Il reste en revanche un vrai paradoxe, qui explique à la fois la mort de FA, par défaut de gains suffisants, à la fois cette envolée soudaine de patriotisme guadeloupéen qui ne sait encore comment et où se poser. C’est que le guadeloupéen d’aujourd’hui n’est plus celui de la seconde moitié du 19ème siècle ni celui de l’Après-Guerre ni même celui des années 1960, 70 et 80. Son patriotisme est moins directement alimenté par des organisations politiques idoines que par l’avenir qu’il voit bouché, par tout ce qu’il rêve de réussir en tant que peuple et qui semble chaque fois lui échapper. Il apparaît comme un remède à l’humiliation d’être de toute éternité subalterne en son pays: les salariés de tous secteurs le sont, les chefs d’entreprise le sont, nos propres élus le sont. C’est du moins un sentiment diffus, transversal, trans-classes sociales. L’accumulation en quantité, multipliée par le temps, finit par engendrer un changement qualitatif, une alchimie inédite.

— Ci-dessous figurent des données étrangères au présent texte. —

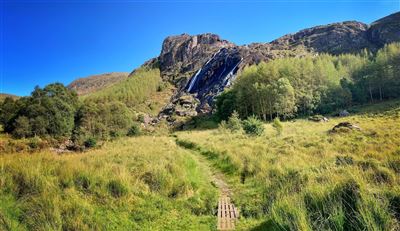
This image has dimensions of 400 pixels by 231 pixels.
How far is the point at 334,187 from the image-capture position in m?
6.13

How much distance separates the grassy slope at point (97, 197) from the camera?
6.39 meters

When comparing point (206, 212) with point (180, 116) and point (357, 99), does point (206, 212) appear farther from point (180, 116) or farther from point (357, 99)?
point (180, 116)

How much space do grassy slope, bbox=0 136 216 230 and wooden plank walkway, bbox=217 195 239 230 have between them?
0.26m

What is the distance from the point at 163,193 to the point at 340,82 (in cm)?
7395

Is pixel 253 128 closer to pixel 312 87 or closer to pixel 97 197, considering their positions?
pixel 97 197

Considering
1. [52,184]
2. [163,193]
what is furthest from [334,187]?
[52,184]

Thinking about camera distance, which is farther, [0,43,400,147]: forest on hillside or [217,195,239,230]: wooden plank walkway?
[0,43,400,147]: forest on hillside

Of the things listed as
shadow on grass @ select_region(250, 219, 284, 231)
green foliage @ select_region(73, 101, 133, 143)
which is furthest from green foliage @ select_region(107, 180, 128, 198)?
green foliage @ select_region(73, 101, 133, 143)

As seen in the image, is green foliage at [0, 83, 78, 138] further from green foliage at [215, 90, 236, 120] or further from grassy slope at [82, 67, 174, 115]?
grassy slope at [82, 67, 174, 115]

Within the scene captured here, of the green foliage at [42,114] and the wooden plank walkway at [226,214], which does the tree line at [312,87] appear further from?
the wooden plank walkway at [226,214]

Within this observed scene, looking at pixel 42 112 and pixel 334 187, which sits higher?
pixel 42 112

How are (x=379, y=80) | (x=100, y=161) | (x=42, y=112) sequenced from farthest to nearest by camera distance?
(x=379, y=80) → (x=42, y=112) → (x=100, y=161)

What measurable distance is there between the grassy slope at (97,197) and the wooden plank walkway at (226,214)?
26 centimetres

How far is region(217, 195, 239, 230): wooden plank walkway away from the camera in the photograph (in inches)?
265
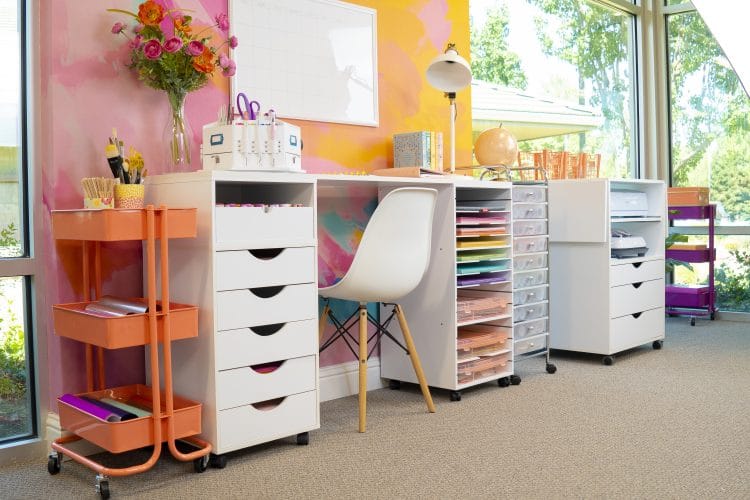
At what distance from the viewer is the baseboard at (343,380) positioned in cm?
324

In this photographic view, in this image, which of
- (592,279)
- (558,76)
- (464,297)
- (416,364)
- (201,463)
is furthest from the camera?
(558,76)

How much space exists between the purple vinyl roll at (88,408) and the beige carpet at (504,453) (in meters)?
0.20

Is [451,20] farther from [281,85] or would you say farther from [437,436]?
[437,436]

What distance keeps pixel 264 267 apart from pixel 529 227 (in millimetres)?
1663

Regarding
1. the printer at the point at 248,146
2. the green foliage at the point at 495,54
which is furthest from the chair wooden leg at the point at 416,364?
the green foliage at the point at 495,54

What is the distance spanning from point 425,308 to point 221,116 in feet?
4.15

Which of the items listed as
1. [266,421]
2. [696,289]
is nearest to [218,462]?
[266,421]

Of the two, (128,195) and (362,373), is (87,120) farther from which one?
(362,373)

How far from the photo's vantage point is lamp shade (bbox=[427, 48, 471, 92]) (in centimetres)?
352

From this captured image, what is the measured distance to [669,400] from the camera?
10.2 ft

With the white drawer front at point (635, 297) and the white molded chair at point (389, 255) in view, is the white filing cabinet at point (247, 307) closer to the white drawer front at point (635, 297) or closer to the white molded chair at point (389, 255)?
the white molded chair at point (389, 255)

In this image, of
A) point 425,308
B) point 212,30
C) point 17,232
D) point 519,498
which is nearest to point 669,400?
point 425,308

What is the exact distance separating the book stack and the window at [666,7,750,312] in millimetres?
2988

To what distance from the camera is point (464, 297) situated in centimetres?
351
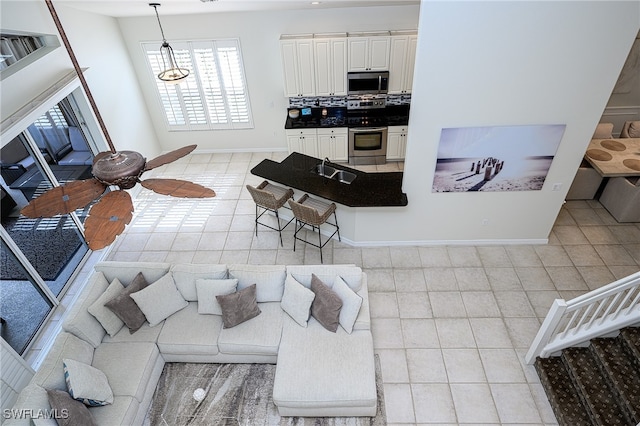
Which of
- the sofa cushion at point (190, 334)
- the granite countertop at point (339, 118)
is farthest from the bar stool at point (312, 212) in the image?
the granite countertop at point (339, 118)

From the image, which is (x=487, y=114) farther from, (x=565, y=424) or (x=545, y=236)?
(x=565, y=424)

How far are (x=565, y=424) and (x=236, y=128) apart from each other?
7301mm

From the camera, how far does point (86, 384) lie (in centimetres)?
350

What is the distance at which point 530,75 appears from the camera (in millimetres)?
4145

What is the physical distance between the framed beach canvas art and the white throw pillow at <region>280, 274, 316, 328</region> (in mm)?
2325

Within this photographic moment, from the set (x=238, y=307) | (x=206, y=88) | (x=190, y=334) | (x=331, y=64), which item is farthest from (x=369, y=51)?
(x=190, y=334)

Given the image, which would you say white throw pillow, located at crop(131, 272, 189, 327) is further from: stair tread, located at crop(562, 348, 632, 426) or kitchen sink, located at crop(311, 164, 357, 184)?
stair tread, located at crop(562, 348, 632, 426)

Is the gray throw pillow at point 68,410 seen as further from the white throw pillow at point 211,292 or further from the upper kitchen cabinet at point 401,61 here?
the upper kitchen cabinet at point 401,61

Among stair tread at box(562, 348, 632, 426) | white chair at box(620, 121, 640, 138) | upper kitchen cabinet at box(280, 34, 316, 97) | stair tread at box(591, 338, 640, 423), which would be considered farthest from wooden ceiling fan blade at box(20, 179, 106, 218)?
white chair at box(620, 121, 640, 138)

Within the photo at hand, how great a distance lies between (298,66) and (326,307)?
15.3 ft

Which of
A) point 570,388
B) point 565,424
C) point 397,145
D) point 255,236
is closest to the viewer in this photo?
point 565,424

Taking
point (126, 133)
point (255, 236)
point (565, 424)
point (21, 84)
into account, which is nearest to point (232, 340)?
point (255, 236)

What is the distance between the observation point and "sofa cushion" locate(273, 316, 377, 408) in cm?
361

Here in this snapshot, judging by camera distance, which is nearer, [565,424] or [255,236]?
[565,424]
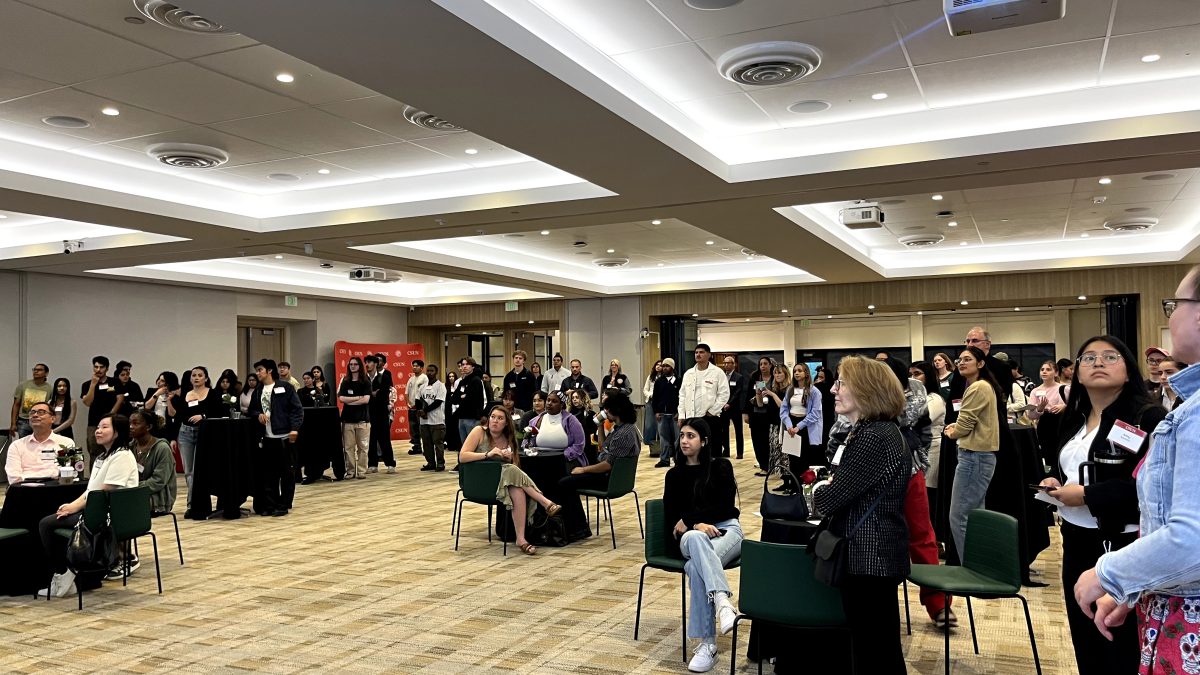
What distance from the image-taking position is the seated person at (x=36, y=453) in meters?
6.44

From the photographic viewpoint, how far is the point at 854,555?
138 inches

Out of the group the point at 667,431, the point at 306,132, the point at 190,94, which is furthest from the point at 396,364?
the point at 190,94

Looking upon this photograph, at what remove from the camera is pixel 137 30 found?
5.32m

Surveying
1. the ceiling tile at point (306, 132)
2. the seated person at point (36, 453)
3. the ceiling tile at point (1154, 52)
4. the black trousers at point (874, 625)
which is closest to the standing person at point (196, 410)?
the seated person at point (36, 453)

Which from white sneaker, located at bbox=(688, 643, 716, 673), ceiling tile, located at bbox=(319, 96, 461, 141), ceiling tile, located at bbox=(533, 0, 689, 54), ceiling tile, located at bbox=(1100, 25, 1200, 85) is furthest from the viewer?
ceiling tile, located at bbox=(319, 96, 461, 141)

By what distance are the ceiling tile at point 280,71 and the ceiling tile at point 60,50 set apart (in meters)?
0.39

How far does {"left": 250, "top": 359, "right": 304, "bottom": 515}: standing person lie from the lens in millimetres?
9703

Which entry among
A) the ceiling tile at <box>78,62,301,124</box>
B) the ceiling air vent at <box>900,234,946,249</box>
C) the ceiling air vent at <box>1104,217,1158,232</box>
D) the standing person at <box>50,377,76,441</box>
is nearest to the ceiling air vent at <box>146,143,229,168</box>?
the ceiling tile at <box>78,62,301,124</box>

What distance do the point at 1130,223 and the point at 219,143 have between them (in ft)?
36.9

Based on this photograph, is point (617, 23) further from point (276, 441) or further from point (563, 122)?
point (276, 441)

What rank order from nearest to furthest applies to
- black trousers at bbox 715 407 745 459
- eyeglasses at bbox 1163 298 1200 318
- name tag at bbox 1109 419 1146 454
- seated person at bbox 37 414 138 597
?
eyeglasses at bbox 1163 298 1200 318 → name tag at bbox 1109 419 1146 454 → seated person at bbox 37 414 138 597 → black trousers at bbox 715 407 745 459

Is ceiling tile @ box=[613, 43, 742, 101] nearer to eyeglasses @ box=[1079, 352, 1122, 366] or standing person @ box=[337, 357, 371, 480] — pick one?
eyeglasses @ box=[1079, 352, 1122, 366]

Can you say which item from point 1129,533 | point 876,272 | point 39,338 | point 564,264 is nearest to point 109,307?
point 39,338

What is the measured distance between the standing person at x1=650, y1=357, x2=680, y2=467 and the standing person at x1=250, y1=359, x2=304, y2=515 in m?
5.60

C’est une nation sans Etat, sans guide et sans boussole qui se lève, tout en bigidi. Et les outils lui manquent cruellement pour se faire sa propre opinion d’elle-même. Une plus libre opinion publique. C’est toujours le besoin universel de tout membre d’une société humaine qui se fait jour : être au courant, être informé, avoir des nouvelles de son entour, comprendre son monde et le monde. Oui, répétons-le, des idées, des informations vitales et utiles ; des reportages dévoilant la face dissimulée du monde, jusqu’aux reportages subjectifs teintés d’humour et d’ironie, de photographies suggestives et de caricatures. Cette affaire pend au nez de la Guadeloupe, non plus de quelques passionnés de l’écriture ou de l’image, mais du plus grand nombre de guadeloupéens, les publics, les professionnels, les porteurs de capitaux, reliés autour d’une ambition collective : que la Guadeloupe existe.